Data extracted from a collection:
Start of Block
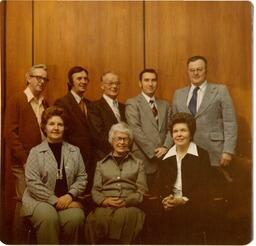 Cariboo College Board 1975-1976
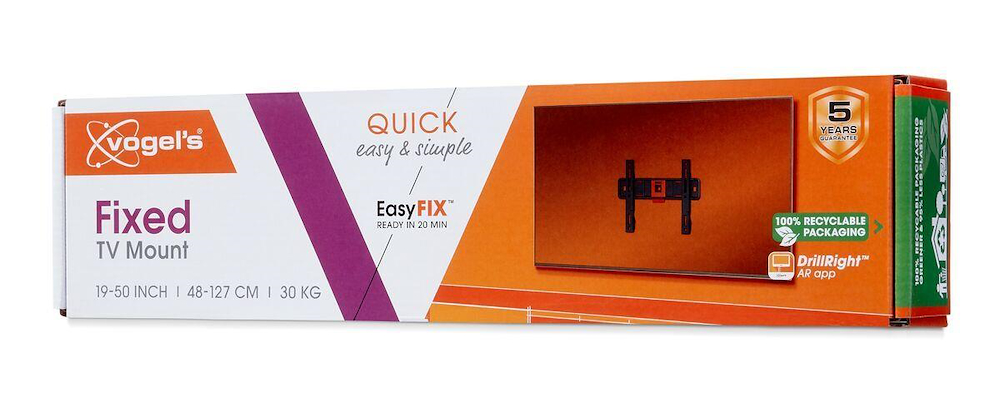VOGEL'S TVM1203 - TVM1203 Fester TV-Wandhalter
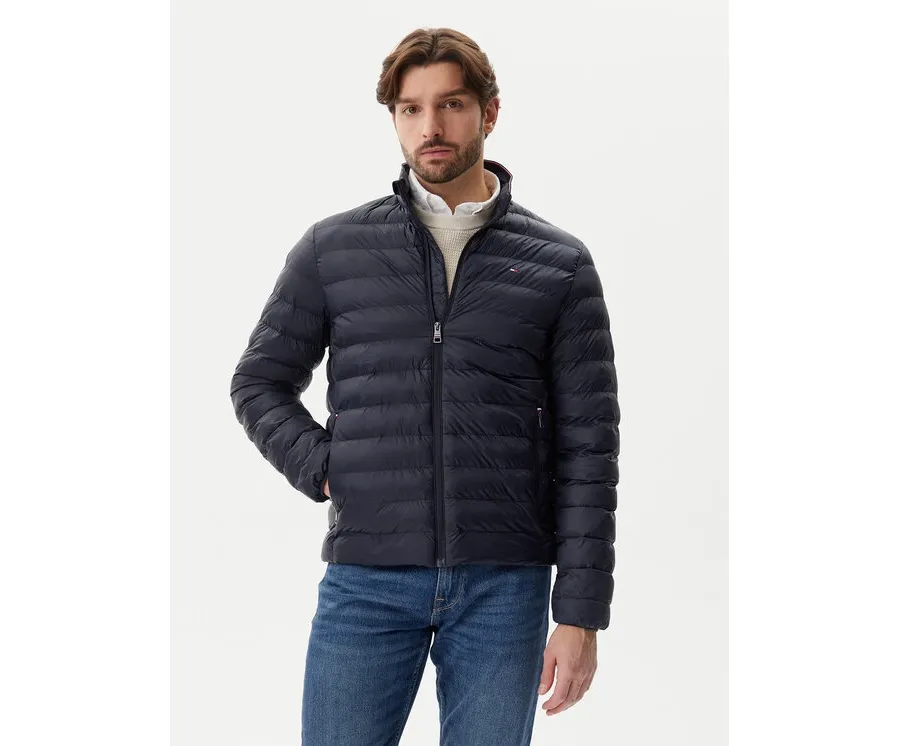 obrazek 1 Tommy Hilfiger Kurtka przejściowa Core Packable MW0MW39990 Granatowy Regular Fit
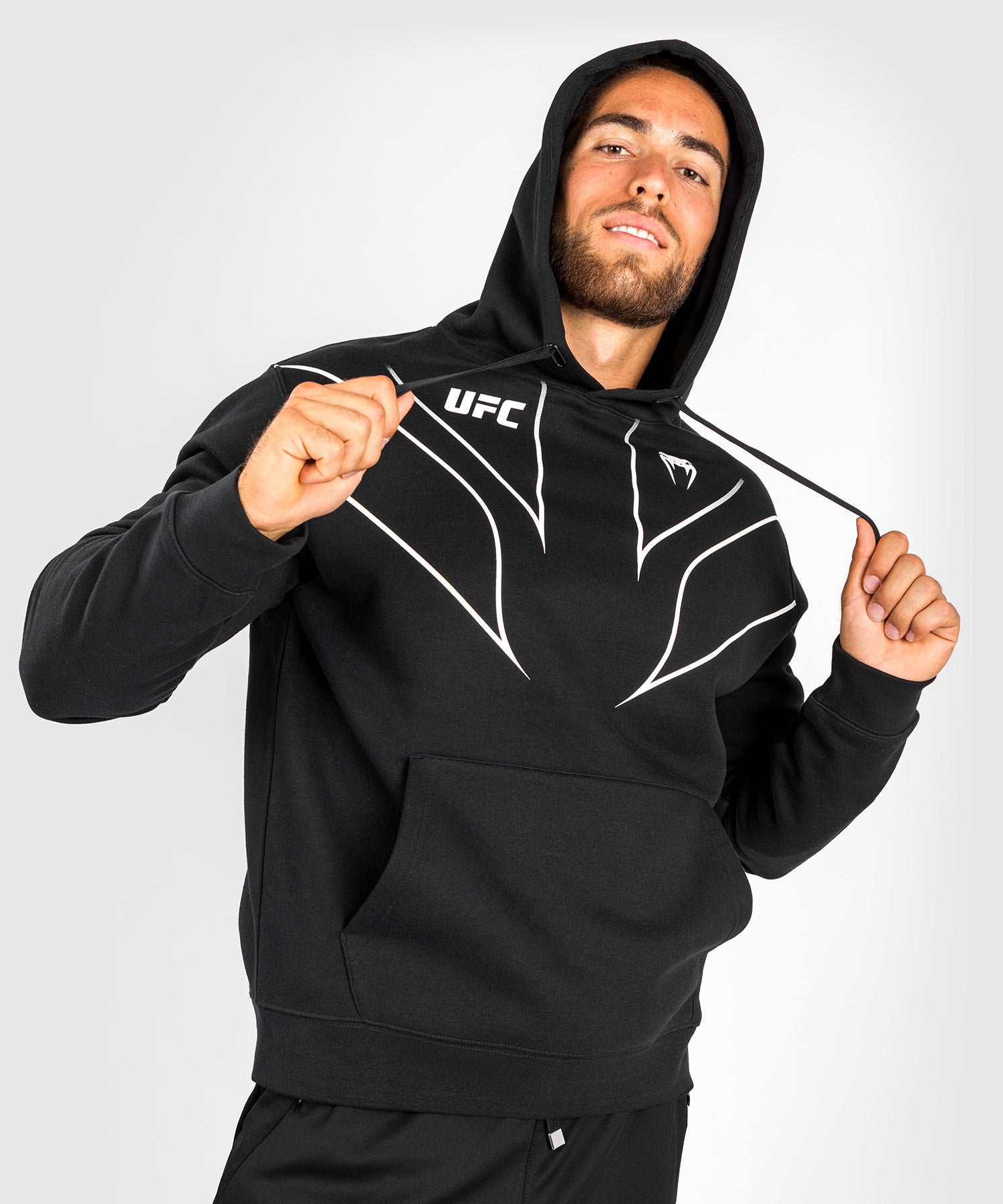 UFC Fight Night 2.0 Replica Men's Hoodie - Black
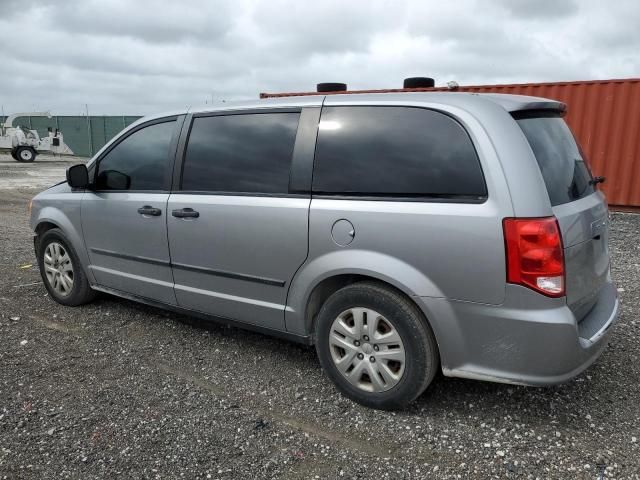 2016 Dodge Grand Caravan SE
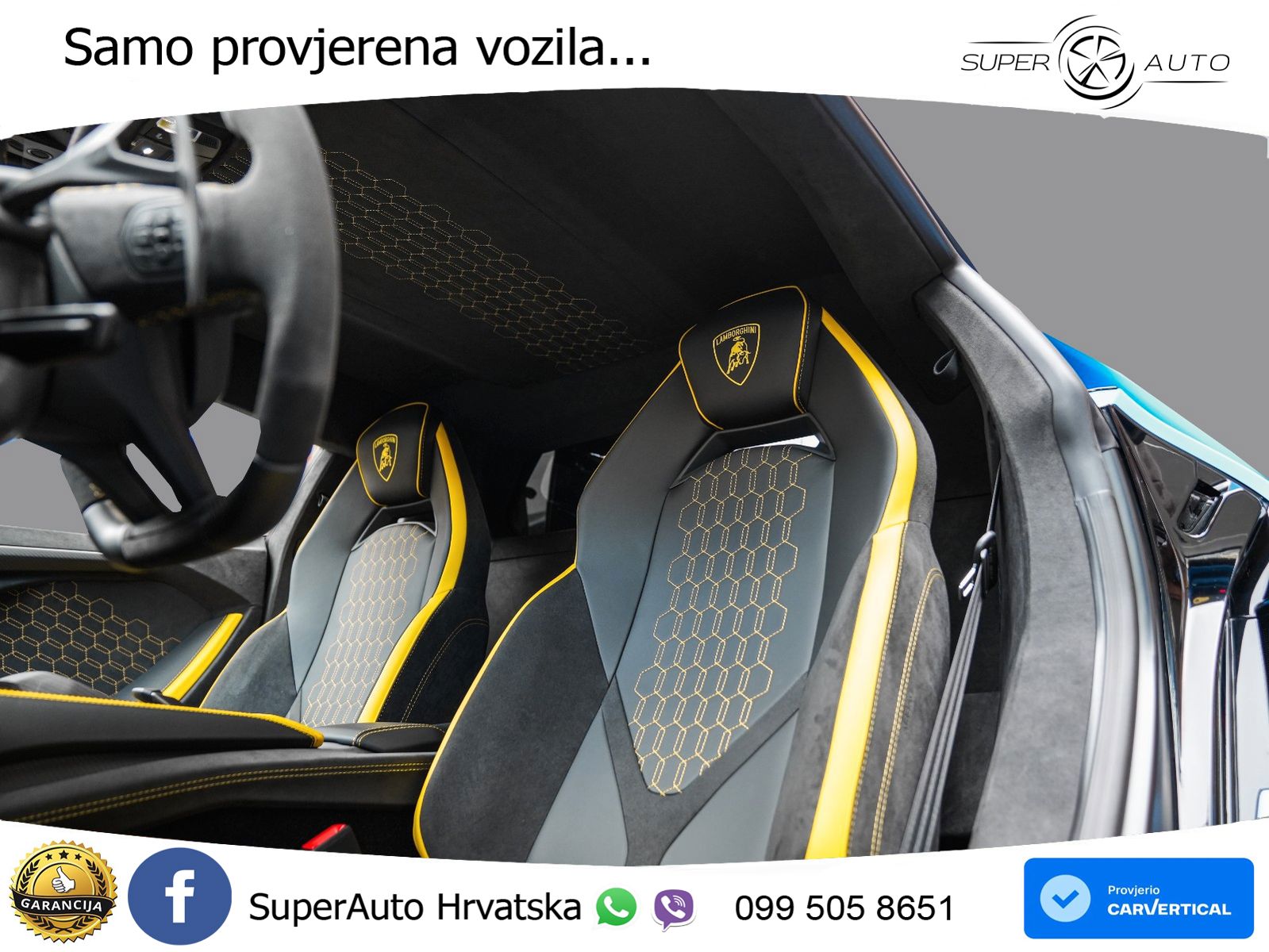 Lamborghini Revuelto 6.5 V12 (1015 KS) 4WD DCT LED+GR SJED+ACC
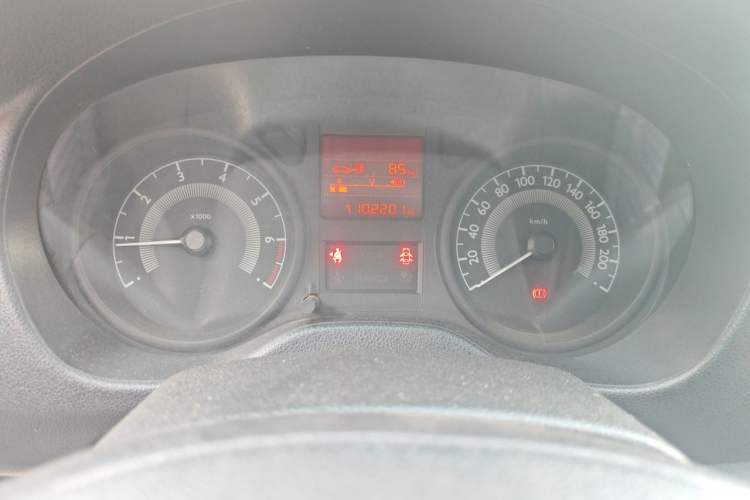 Used Peugeot 301 2016 1.6L Manual Comfort Edition Instrument Cluster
End of Block
### WHAT IS BEING ASKED
Nothing but the lines from the one containing "obrazek 1 Tommy" through the final line of the records, both included and copied exactly, should appear in the answer; pictures stay out.

### TASK RESPONSE
 obrazek 1 Tommy Hilfiger Kurtka przejściowa Core Packable MW0MW39990 Granatowy Regular Fit
 UFC Fight Night 2.0 Replica Men's Hoodie - Black
 2016 Dodge Grand Caravan SE
 Lamborghini Revuelto 6.5 V12 (1015 KS) 4WD DCT LED+GR SJED+ACC
 Used Peugeot 301 2016 1.6L Manual Comfort Edition Instrument Cluster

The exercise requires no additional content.